Monday, March 19, 2012

When nightmares become reality

The thoughts that occupy your mind during the day, play out in your dreams by night. And when you wake up, they all but consume you, from the inside out.

They make you question everything. Your motives. Your feelings. But most of all, your sanity.

You have a lot of time to yourself to think, so you do. And you can't help it. They slip into your conscious mind ever so slightly, without you even noticing, before bursting forth seemingly out of nowhere and startling you as they flood your waking thoughts. The more you think about them, the worse it gets. But worst of all, you can't make them go away.

Your thoughts become dreams, and your dreams haunt your reality.

It's a living nightmare.

Sunday, March 18, 2012

Judgement

"They've always told you to be yourself; they never said they wouldn't judge you for it."

Judgement. We're all guilty of it.

We question and critically judge the decisions of others; why are you like that, why do you/don't you do this or that, etc. We urge the outsiders to conform, to do what everyone else does, even though they're not entirely comfortable with it, or don't even understand it.

That's when they start to think that perhaps there's something wrong with them, or perhaps the world's gone mad and they've just stayed sane all this while. They don't necessarily hate themselves or the decisions and choices they make; they just hate the fact that the world is flying in the face of everything they believe in, for demanding from them what they cannot bring themselves to do or give.

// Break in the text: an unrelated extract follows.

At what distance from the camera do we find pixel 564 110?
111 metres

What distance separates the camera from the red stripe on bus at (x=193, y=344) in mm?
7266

They know they're different. They accept that. But what they can't accept is the ridicule that comes with being unlike the others. They never said they hated the norms and practices of the world; they believe that everyone should be able make their own choices and decisions. But they hate how those choices and decisions are seemingly forced upon them, in a blatant attempt at conformity and to simply make them "do what everyone else does".

They just want to make it all go away. They may not agree with what everyone else is doing, but they respect it nevertheless. They accept their differences and are proud of them, but it's hard when everyone else disagrees and incessantly forces them to conform to things they know will only cause them harm.

But all they're really looking for, is some semblance of sanity in a world gone mad.

Monday, March 12, 2012

Inhibitions

Ever heard the saying "A drunk man's words are a sober man's thoughts"?

It's an interesting notion; alcohol lowers our inhibitions, making us say things we either longed to say but didn't have the courage to, or things that were best locked away securely within the confines of our mind.

The things we were always afraid to say, come spilling forth from our vocal cords the moment we ingest more alcohol than we ought to have. The barriers of our mind that hold our dark, secretive thoughts back are broken down by the drug, as we blurt out our deepest, innermost thoughts about anyone and anything, and perhaps most embarrassingly, to the people who least want (or need) to hear them.

But why do we hold back? Why do we not do or say things that we've longed to? Why do we keep them closed off in our hearts, unwilling to get them off our chests?

Is it because we're scared? Of rejection? Of tears and sadness? Of anger? Of misunderstanding?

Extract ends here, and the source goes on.